Je veux ici saluer le Dr Emmanuelle Piet qui fut l’une des premières, en PMI, à encourager ses pairs à systématiser le questionnement – parfois la parole est libérée dès la première consultation, parfois à la deuxième, troisième, parfois jamais.
Ce questionnement systématique, quand un chien a mordu un adulte, un enfant, doit être mis en place : « tout va bien à la maison, votre chien, votre chat ne reçoit pas de coups ? Il a eu peur de quelque chose » ?
C’est souvent plus facile psychologiquement de confier ce que subit le chien, le chat, le poisson rouge, le cobaye, mais aussi les vaches, les chevaux, que de dire ce qu’on subit soi-même. Les animaux sont à la fois de muettes sentinelles de la violence, mais aussi des sésames d’ouverture de dialogue. « Papa a fait mal à mon chat… Il fait pareil à Maman », pourra dire l’enfant, qu’il faut croire et écouter.
Je veux citer ici un témoignage d’une assistante familiale.
Au même titre qu’un enfant, qui est stigmatisé dans une fratrie ou dans une famille, il en est de même pour une bête. Souvent j’ai entendu en parlant d’un chat, « Ah celui-là, il est bon à rien et il nous empoisonne la vie », et c’est cet animal qui cristallise toute la violence du couple.
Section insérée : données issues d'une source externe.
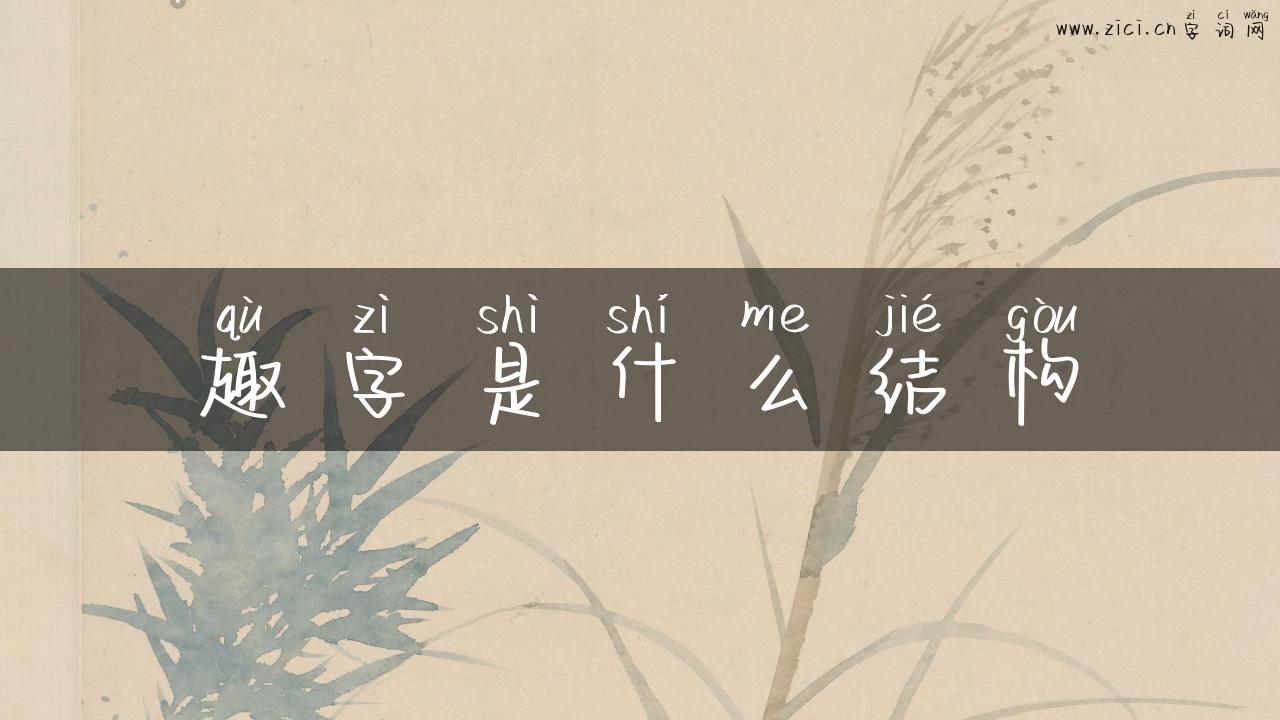 趣字是什么结构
Tout cela sous les yeux de leurs enfants et des services sociaux.
Le pire que j’ai entendu par une enfant accueillie : « Papa a mis le chat dans la machine à laver ». Ma sidération a été telle que j’ai souhaité aviser l’ASE (Aide Sociale à l’Enfance) de cet acte fou mais une fois encore pas de retour de leur part, comme si l’acharnement de violence contre un animal n’est pas le même que celui contre un enfant.
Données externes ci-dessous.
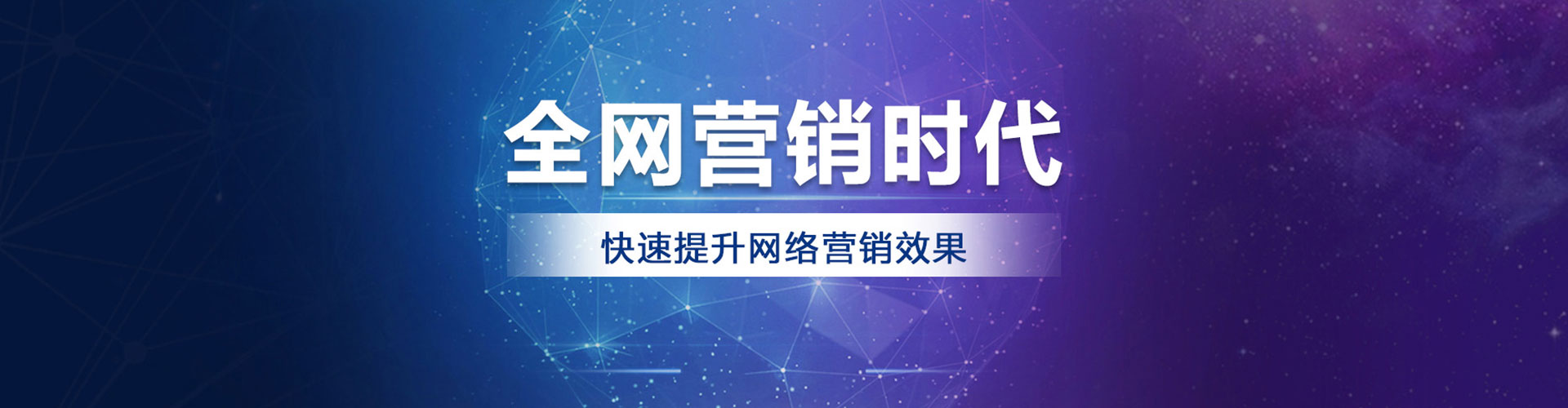 资兴微博信息流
Notons que tout ne se règle pas par des condamnations de justice, souvent longues. Parfois c’est juste de la négligence, de la méconnaissance, de la misère économique, et remettre dans le chemin vertueux de l’éducation bienveillante un propriétaire de chien, de chat, peut rendre des services incommensurables aux enfants du propriétaire, qui va comprendre qu’il n’y a pas de petites claques. Marie-Laure Laprade l’a dit, l’école est un lieu qui permet à la fois le dépistage et l’éducation, la prévention à l’usage de la violence, en y apprenant le respect mutuel. Bien sûr c’est à la maison, dans des activités de loisirs en pleine nature, en s’émerveillant de la beauté des animaux, que les enfants pourront construire un référentiel de respect, de partage, de bienveillance à l’égard de cet autrui plus petit qu’eux qu’est l’animal.

Anne-Claire GAGNON
Dr Vétérinaire
Présidente d’AMAH

  • 1 V. en ce sens, Cass. crim., 15 février 2022, n° 21-80.264, n° 21-80.265, n° 21-80.670 ; comp. avec Cass. crim., 24 janvier 2023, n° 21-85.828.